- **Extract provided**
At first glance you cannot believe your luck.  You have waited all week or month or year to arrive at this spot on the river, during this hatch, the conditions are perfect, nirvana.  And to add to this the trout are lined up in plain view, just waiting for you.  This is going to be like taking candy from a baby.  If you were a prospector and trout were gold you would have unbelievable riches just sitting there for the taking.


The heart begins to pound as you ready your gear, adrenaline pumping, seconds seem like hours will you ever get out there.  So excited you march into the river to get that first cast in front of….absolutely nothing.  Your clumsy entry into the water, ill prepared presentation have scattered the fish, and what was once just sitting there are now in preservation mode, taken to cover and aren’t apt to chase a fly for a time.


In these days of catch and release chances are these trout have been caught before, especially if you are on a popular river during a popular hatch.  If you can see them, they can see you.  They are vulnerable and know it.  It is going to take stealth, observation and patience to lure a strike.  Things must be considered, and a strategy planned.  Observe carefully upon arrival, if the water is empty of anglers your job is easier, previous anglers could put fish off from rising for long periods especially if they are careless.

- **Dataset extract**

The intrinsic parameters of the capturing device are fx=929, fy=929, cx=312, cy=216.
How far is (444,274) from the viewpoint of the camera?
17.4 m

- **Tasks and exercises**
1 - Reproduce the passage on trout fishing from "At first glance" to "for the taking.".
2 - Write the next part of the passage on trout fishing, starting after its final sentence.
The lines above come from a source unrelated to the passage on trout fishing.

- **Answers to each task**
1 -
At first glance you cannot believe your luck.  You have waited all week or month or year to arrive at this spot on the river, during this hatch, the conditions are perfect, nirvana.  And to add to this the trout are lined up in plain view, just waiting for you.  This is going to be like taking candy from a baby.  If you were a prospector and trout were gold you would have unbelievable riches just sitting there for the taking.

2 -
Plan your approach, where you will cast from for the natural presentation.  Consider the current between you and the fish, it’s effect on your line and leader.  All things being equal a 45 degree angle to your target allows the purist presentation and float.  Try placing your fly 3-6 feet above your intended target, if your approach is well-planned mending should not be needed or done aerially.  Heavily pressured fish are often line wary, false casts are an easy tell, often times long leaders are required like George Harvey 11.5’ or hand tie your own to add even more length.


Changing your fly frequently will often renew interest in your offering.  Your initial fly should have been chosen based on your observations, are the fish rising?  Slurping?  Feeding underneath?  Starting with the hatch that is on, you may try a spinner or emergers, if there are not duns on the water.  Or try switching to a secondary hatch or general attractor pattern.  Other things that can work are trying a smaller size, different pattern representing the same hatch, like a parachute.  One last resort fly can be a beetle, beetles are very nutritious and offer quite a meal, enticing a strike when fish are off the hatch.


When all else fails give the fish a break, go back to observing them and invent a new strategy, giving you and the fish a fresh reset to try the whole thing again.